Pick out every line in the records below that contains the word "tiled", and copy each of those lines.
* START DATASET EXCERPTS *
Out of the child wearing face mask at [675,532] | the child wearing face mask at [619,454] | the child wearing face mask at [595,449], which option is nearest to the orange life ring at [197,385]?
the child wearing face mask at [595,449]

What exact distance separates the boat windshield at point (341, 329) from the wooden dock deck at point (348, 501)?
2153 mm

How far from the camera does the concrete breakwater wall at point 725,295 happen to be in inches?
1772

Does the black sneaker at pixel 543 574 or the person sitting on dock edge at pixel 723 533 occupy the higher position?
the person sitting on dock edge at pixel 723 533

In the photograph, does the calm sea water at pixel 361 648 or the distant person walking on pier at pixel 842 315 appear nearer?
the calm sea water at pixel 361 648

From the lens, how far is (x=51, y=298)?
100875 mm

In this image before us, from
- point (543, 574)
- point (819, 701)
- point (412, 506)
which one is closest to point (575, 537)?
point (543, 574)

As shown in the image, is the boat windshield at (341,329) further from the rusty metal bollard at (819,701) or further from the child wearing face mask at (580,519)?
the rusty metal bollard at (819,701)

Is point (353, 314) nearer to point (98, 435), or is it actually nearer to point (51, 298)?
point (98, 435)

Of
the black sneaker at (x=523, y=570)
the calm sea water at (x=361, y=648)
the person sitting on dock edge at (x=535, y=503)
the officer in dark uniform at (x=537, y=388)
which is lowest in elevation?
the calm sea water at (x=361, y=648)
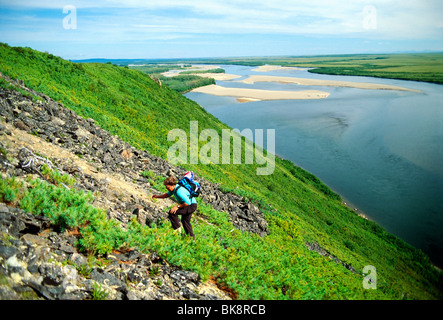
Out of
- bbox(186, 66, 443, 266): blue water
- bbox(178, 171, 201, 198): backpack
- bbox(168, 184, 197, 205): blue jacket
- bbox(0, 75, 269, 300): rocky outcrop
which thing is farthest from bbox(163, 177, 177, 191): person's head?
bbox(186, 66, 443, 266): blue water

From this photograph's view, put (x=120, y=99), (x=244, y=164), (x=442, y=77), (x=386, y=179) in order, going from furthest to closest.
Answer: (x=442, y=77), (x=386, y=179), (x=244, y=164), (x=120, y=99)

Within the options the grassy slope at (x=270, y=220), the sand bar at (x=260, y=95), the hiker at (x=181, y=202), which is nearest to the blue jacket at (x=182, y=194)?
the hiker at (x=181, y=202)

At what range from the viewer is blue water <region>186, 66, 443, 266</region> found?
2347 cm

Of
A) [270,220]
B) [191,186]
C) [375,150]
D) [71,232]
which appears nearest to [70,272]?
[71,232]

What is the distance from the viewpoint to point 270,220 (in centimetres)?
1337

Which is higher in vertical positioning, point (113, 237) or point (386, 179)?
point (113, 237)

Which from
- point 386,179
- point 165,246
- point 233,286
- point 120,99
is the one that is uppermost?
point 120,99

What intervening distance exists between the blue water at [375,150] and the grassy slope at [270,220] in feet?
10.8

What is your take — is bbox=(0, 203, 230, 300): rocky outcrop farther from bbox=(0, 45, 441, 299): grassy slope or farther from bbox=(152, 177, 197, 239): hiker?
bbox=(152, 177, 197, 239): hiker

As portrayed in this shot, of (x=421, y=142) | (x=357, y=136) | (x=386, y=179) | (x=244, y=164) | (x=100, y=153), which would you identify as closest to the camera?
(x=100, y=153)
* END DATASET EXCERPTS *
* START DATASET EXCERPTS *
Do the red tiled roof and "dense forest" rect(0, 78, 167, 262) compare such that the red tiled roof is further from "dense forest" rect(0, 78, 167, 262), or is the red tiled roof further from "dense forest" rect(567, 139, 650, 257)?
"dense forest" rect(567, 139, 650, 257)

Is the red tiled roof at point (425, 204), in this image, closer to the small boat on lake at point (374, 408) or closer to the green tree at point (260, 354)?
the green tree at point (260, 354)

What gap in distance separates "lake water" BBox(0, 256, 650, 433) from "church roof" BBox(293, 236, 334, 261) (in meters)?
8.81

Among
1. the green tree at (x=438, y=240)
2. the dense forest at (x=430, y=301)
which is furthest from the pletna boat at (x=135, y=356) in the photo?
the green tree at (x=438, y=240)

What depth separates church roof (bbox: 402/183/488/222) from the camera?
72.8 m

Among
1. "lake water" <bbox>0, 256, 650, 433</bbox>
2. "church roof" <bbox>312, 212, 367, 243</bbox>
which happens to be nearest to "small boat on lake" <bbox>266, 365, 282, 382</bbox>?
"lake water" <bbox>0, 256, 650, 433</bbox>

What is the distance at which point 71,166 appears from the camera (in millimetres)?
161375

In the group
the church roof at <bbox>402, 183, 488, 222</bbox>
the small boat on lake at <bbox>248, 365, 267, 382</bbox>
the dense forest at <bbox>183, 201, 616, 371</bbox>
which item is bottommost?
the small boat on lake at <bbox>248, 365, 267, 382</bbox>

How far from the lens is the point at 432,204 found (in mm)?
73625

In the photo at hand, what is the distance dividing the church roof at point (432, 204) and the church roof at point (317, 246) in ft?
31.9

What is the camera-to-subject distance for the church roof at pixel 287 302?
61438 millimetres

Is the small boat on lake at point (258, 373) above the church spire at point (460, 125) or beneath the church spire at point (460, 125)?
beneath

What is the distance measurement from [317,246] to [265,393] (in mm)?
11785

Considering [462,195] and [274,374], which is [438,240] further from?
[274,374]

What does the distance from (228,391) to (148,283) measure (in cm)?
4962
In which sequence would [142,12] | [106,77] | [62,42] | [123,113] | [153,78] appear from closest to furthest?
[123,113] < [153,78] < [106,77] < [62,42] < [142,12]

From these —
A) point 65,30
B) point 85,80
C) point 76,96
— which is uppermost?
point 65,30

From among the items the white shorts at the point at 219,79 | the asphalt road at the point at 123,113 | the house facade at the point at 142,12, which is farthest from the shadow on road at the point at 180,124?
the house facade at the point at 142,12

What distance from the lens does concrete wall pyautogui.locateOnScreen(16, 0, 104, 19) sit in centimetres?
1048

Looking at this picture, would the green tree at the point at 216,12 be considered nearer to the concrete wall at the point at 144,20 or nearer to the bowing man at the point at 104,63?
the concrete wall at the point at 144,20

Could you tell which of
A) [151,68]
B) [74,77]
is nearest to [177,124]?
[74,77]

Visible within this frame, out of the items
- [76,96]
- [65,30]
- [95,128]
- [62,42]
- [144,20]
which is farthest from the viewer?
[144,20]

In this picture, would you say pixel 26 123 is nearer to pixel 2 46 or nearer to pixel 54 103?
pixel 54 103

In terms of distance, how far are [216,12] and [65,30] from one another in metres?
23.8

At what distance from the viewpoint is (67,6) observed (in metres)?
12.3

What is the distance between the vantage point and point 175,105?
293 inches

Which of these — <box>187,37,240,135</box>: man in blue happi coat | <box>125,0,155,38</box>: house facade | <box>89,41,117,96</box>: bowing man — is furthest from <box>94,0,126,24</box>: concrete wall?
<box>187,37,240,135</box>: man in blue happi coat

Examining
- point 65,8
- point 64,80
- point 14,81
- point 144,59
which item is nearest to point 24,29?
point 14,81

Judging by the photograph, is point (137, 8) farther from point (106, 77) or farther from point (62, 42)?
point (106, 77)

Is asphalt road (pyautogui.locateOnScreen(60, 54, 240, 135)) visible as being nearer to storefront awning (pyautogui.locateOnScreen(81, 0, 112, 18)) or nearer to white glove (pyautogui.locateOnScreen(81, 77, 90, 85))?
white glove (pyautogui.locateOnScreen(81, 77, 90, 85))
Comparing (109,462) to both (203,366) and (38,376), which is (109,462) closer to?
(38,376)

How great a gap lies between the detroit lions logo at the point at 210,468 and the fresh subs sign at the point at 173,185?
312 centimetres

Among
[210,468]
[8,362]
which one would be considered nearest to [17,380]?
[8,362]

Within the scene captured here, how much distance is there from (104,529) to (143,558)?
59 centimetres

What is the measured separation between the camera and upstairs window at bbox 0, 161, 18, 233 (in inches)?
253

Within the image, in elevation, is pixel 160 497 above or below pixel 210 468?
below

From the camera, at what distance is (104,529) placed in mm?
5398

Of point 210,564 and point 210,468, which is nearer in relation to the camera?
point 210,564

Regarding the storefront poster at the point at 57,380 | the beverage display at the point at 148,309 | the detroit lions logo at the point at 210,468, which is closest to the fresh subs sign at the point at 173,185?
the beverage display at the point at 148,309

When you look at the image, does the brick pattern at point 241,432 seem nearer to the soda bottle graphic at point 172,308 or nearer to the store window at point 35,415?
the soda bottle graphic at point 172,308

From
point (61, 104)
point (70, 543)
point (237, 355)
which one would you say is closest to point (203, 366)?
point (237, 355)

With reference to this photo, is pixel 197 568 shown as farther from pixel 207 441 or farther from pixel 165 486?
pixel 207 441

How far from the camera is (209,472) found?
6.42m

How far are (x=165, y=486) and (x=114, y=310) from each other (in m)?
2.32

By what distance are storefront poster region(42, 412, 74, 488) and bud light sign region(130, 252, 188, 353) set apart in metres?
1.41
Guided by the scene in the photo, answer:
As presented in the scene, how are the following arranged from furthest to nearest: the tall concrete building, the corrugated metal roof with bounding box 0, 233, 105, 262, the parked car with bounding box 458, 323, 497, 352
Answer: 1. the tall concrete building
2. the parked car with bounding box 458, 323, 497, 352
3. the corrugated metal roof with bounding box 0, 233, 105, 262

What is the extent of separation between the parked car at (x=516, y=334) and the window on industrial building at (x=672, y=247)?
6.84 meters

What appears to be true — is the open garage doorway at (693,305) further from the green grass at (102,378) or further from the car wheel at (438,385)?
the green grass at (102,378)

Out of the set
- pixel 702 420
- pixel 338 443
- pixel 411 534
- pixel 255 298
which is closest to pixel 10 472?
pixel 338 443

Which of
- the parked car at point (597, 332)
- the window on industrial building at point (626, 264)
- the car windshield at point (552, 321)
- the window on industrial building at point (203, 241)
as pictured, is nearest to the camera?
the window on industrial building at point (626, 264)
* END DATASET EXCERPTS *
* START DATASET EXCERPTS *
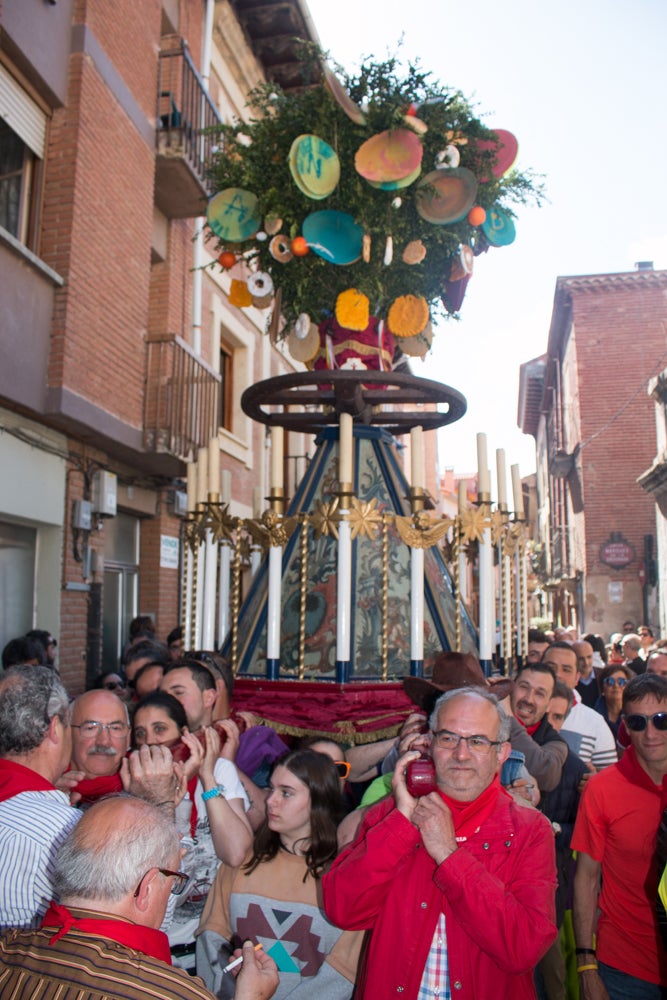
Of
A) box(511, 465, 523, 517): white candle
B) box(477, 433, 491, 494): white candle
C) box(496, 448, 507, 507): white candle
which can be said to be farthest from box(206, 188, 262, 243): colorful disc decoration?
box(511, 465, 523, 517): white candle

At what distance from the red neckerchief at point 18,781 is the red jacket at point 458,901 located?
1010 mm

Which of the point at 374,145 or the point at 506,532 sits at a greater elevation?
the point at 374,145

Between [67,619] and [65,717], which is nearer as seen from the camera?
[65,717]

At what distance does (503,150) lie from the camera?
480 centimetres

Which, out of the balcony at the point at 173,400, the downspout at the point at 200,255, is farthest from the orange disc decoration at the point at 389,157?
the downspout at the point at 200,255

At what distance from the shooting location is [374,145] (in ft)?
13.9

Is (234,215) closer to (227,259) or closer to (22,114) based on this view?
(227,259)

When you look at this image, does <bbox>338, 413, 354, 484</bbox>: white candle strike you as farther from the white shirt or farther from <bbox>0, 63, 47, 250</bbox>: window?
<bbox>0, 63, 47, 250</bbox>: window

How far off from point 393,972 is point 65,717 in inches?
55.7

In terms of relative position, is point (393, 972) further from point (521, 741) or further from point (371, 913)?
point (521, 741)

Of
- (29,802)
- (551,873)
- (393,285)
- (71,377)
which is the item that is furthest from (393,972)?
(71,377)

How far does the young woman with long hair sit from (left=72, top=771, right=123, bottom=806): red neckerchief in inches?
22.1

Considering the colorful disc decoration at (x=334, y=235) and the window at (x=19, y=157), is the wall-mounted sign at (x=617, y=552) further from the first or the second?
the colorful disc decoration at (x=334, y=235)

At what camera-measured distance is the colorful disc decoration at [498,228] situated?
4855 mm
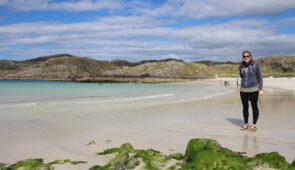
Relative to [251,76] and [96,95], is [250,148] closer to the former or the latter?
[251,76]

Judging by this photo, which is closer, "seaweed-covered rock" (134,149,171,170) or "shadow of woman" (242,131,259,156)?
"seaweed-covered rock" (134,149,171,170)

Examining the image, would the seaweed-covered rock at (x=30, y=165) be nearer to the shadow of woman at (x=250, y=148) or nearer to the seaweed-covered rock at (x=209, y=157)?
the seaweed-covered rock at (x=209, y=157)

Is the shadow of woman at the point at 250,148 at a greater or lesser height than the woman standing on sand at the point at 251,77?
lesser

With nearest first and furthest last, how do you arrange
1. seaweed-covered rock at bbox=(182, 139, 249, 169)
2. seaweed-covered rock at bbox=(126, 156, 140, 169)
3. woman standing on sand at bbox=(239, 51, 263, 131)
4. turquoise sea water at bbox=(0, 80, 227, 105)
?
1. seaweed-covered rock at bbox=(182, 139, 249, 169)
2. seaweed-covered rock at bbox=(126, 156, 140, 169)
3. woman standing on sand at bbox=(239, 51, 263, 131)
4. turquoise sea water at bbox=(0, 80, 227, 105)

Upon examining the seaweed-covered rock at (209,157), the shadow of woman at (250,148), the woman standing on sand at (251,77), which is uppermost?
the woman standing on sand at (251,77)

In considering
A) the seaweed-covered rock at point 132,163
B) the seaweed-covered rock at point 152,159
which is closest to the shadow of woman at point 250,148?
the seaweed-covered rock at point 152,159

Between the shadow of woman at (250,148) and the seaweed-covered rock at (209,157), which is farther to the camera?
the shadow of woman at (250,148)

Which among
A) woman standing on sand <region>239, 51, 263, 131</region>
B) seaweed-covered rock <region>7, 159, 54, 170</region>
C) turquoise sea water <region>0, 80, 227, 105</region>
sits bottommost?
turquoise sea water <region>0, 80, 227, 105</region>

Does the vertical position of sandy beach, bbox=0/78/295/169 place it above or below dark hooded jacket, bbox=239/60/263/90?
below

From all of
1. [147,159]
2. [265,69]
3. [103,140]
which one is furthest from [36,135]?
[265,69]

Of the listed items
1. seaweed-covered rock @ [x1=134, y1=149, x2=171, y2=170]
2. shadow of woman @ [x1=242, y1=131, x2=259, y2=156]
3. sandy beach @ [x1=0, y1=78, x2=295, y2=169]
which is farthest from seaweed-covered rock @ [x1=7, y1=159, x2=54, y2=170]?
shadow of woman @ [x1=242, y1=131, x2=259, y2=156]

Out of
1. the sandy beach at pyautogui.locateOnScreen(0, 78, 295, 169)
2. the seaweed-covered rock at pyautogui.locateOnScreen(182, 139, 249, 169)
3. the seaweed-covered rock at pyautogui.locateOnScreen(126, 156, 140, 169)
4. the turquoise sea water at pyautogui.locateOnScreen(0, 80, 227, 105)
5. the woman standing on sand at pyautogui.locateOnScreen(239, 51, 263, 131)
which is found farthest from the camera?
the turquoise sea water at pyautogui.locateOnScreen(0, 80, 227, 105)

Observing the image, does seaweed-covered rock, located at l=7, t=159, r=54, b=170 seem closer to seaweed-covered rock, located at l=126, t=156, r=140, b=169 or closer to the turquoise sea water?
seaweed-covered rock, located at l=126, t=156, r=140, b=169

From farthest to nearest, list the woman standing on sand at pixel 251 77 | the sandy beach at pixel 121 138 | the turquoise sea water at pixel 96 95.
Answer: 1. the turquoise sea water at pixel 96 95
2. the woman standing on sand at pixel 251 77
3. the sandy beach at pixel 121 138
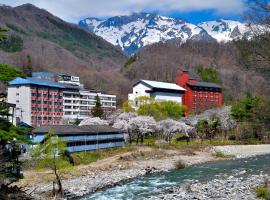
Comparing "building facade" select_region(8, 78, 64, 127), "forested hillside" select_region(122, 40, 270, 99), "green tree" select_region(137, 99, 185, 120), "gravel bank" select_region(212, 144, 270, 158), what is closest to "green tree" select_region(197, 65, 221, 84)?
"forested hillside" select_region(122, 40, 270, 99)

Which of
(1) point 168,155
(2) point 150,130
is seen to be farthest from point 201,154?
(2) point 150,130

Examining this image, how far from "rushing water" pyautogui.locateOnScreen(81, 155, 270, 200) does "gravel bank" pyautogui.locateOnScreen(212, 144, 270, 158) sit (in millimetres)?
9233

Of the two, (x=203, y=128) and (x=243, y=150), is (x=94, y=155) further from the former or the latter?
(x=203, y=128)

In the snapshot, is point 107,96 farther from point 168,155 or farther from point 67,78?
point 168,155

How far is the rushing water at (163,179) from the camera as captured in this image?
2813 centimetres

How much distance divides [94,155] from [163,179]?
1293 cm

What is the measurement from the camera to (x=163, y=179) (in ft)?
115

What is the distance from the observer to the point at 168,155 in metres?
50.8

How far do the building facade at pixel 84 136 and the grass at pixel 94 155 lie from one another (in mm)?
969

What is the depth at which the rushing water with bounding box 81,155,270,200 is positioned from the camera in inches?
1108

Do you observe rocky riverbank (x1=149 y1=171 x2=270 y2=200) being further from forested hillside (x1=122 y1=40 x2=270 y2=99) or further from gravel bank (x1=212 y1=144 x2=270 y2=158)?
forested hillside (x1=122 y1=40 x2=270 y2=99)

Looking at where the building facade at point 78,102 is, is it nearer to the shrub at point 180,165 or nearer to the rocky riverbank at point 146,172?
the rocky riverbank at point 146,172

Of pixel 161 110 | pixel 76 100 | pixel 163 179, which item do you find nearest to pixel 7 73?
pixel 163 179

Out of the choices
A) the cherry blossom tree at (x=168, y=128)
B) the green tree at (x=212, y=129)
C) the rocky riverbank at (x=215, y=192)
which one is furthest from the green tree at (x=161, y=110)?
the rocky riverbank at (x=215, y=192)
* END DATASET EXCERPTS *
### RESULT OF THE TASK
Do the red tiled roof and "dense forest" rect(0, 78, 167, 262) compare such that the red tiled roof is further from "dense forest" rect(0, 78, 167, 262), or is the red tiled roof further from "dense forest" rect(567, 139, 650, 257)?
Is the red tiled roof at point (425, 204), in this image, closer to the small boat on lake at point (374, 408) or closer to the green tree at point (260, 354)?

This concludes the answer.